* _SUPPLIED INFORMATION_

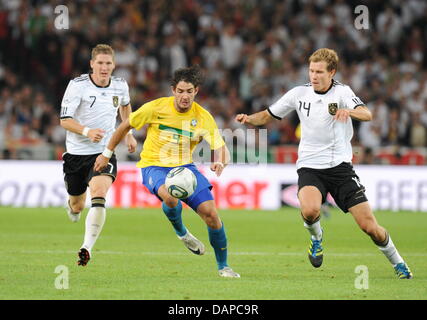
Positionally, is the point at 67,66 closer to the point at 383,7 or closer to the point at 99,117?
the point at 383,7

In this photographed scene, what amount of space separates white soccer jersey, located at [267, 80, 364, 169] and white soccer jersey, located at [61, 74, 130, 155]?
8.94 ft

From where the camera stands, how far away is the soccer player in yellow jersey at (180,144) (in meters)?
9.82

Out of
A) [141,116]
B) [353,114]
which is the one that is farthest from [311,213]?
[141,116]

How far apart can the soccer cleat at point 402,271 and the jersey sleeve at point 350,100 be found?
1.67 metres

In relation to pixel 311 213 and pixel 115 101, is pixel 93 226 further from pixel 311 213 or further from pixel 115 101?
pixel 311 213

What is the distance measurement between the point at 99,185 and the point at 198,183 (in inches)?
57.0

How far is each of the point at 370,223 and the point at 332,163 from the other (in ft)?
2.56

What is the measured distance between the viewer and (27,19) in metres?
23.3

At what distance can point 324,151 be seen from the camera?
33.0 ft

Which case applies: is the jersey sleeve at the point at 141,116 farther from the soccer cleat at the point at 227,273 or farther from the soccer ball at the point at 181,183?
the soccer cleat at the point at 227,273

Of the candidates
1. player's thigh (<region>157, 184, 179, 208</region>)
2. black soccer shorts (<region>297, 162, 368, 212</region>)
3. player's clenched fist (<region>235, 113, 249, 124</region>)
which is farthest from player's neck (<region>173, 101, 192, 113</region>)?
black soccer shorts (<region>297, 162, 368, 212</region>)

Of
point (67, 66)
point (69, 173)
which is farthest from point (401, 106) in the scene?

* _WHAT IS BEING ASKED_
Please copy out the records above word for word, leaving the pictures out of your answer.

* _COMPLETE ANSWER_
Positionally, is the point at 67,66 closer to the point at 383,7 or closer to the point at 99,117?
the point at 383,7

In this photographed scene, what amount of space separates white soccer jersey, located at [267, 80, 364, 169] and white soccer jersey, located at [61, 74, 130, 155]?
8.94 ft

From where the camera stands, how far away is the soccer player in yellow jersey at (180,144) (in meters)?
9.82

Out of
A) [141,116]
B) [353,114]
which is the one that is farthest from [311,213]?
[141,116]

How far apart can the soccer cleat at point 402,271 and the jersey sleeve at point 350,100 be found?
1.67 metres

In relation to pixel 311 213 and pixel 115 101, is pixel 93 226 further from pixel 311 213 or further from pixel 115 101?
pixel 311 213

What is the distance measurement between the point at 99,185 and the point at 198,183 (in inches)?
57.0

How far is each of the point at 370,223 and the point at 332,163 from the other (in ft)?
2.56

What is the measured distance between the viewer and (27,19) in metres?
23.3

At what distance can point 324,151 be seen from the camera?
33.0 ft

Which case applies: is the jersey sleeve at the point at 141,116 farther from the soccer cleat at the point at 227,273 or farther from the soccer ball at the point at 181,183?
the soccer cleat at the point at 227,273

Of the candidates
1. player's thigh (<region>157, 184, 179, 208</region>)
2. black soccer shorts (<region>297, 162, 368, 212</region>)
3. player's clenched fist (<region>235, 113, 249, 124</region>)
which is farthest from player's neck (<region>173, 101, 192, 113</region>)?
black soccer shorts (<region>297, 162, 368, 212</region>)

Of
point (67, 66)
point (69, 173)
which is farthest from point (401, 106) in the scene?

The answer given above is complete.